→ **Page**

☆ ☆ ☆ ☆ ☆

# sr20det? worthy?



## 808killa (Jul 15, 2008)

new to the forums and read a little bit about the sr20det swap to a pickup..is the oil sump the only problem?

i am lookin at buying a1988 HB and was wondering which turbo engine would be the most worthy to swap in with fewest modifications i am able to cut and weld to make it work. also turn a wrench and wire. any feed back would be great so i can this project in to action.


----------



## OchnofConcrete (Jan 7, 2008)

lol....

ford 5.0 stand alone.

;]

but that's just opinion.


----------



## tw1sTed13 (Jan 8, 2008)

SR20DET would be cool. You would be able to achieve driving that citizens of Tokyo approve of.


----------



## OchnofConcrete (Jan 7, 2008)

don't get me wrong.

i love nissan engine more...

but for easy of swap...
and cheap power...


----------



## tw1sTed13 (Jan 8, 2008)

Is the 5.0 swap easier then the SR20DET and if so, what about a small block chevy for us chevy guys.


----------



## OchnofConcrete (Jan 7, 2008)

the 5.0 or the 350... it's the same.

you just install it exactly the same as you would in a Nova...

the only difference is that you're disabling a lot of unneeded wires...

here's the thing..

on those older standalone engines.. all the dash crap is not running through an ECU... it's all routed to the battery.

just take your time doing it and you'll be fine... the wiring is a bitch, but with care you'll get it right.

just think clearly on it... say you have an rpm gauge that's in the dash cluster... well, you can run that as long as the power going to it isn't involved in the same wire power that goes to all the original engine components. voltage is voltage... but here's the thing.. you gotta use the spot on the engine where the RPM gauge normally goes... it's similar to installing an OverDash aftermarket RPM gauge.

that's the fun part.
the easy part is welding in the engine mounts at the correct angle, and at the same time making sure the tranny fits right against the firewall... and of course depending of if you go with an oldschool automatic or a speedshifter... you have to put the right install for the shifter linkage.. an automatic with a center console shifter would be the same amount of work as a standard tranny...
after that, custom weld a driveshafter yourself... get the front part from the chevy, and the back part from the nissan... weld in a tube.

but with all that power...
you may blow the diff.. so that adds to the project.

lol, it can be easy, it just depends on your resources.

it's just a preference for me... 
i'm thinkin about doing a Q45 v-8 in my 240... cheap parts, and interchangable stuff.

of course it doesn't look easy, but building a race car isn't.

☆ ☆ ☆ ☆ ☆

→ **Stated problem 1**
Repeat the forum thread word for word, from "that's the fun" to "race car isn't.".
The forum thread and the records come from separate, unrelated sources.

☆ ☆ ☆ ☆ ☆

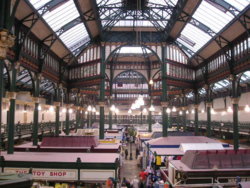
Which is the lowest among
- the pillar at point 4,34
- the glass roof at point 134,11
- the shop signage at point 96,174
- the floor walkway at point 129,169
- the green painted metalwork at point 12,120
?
the floor walkway at point 129,169

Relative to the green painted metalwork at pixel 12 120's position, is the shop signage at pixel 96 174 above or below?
below

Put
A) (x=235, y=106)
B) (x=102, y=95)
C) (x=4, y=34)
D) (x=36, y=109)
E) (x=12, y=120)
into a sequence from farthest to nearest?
(x=102, y=95) < (x=235, y=106) < (x=36, y=109) < (x=12, y=120) < (x=4, y=34)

☆ ☆ ☆ ☆ ☆

→ **Stated problem 2**
Return each line of the records that contains the word "shop", treating case as significant.

→ **Complete response 1**
that's the fun part.
the easy part is welding in the engine mounts at the correct angle, and at the same time making sure the tranny fits right against the firewall... and of course depending of if you go with an oldschool automatic or a speedshifter... you have to put the right install for the shifter linkage.. an automatic with a center console shifter would be the same amount of work as a standard tranny...
after that, custom weld a driveshafter yourself... get the front part from the chevy, and the back part from the nissan... weld in a tube.

but with all that power...
you may blow the diff.. so that adds to the project.

lol, it can be easy, it just depends on your resources.

it's just a preference for me... 
i'm thinkin about doing a Q45 v-8 in my 240... cheap parts, and interchangable stuff.

of course it doesn't look easy, but building a race car isn't.

→ **Complete response 2**
- the shop signage at point 96,174
Relative to the green painted metalwork at pixel 12 120's position, is the shop signage at pixel 96 174 above or below?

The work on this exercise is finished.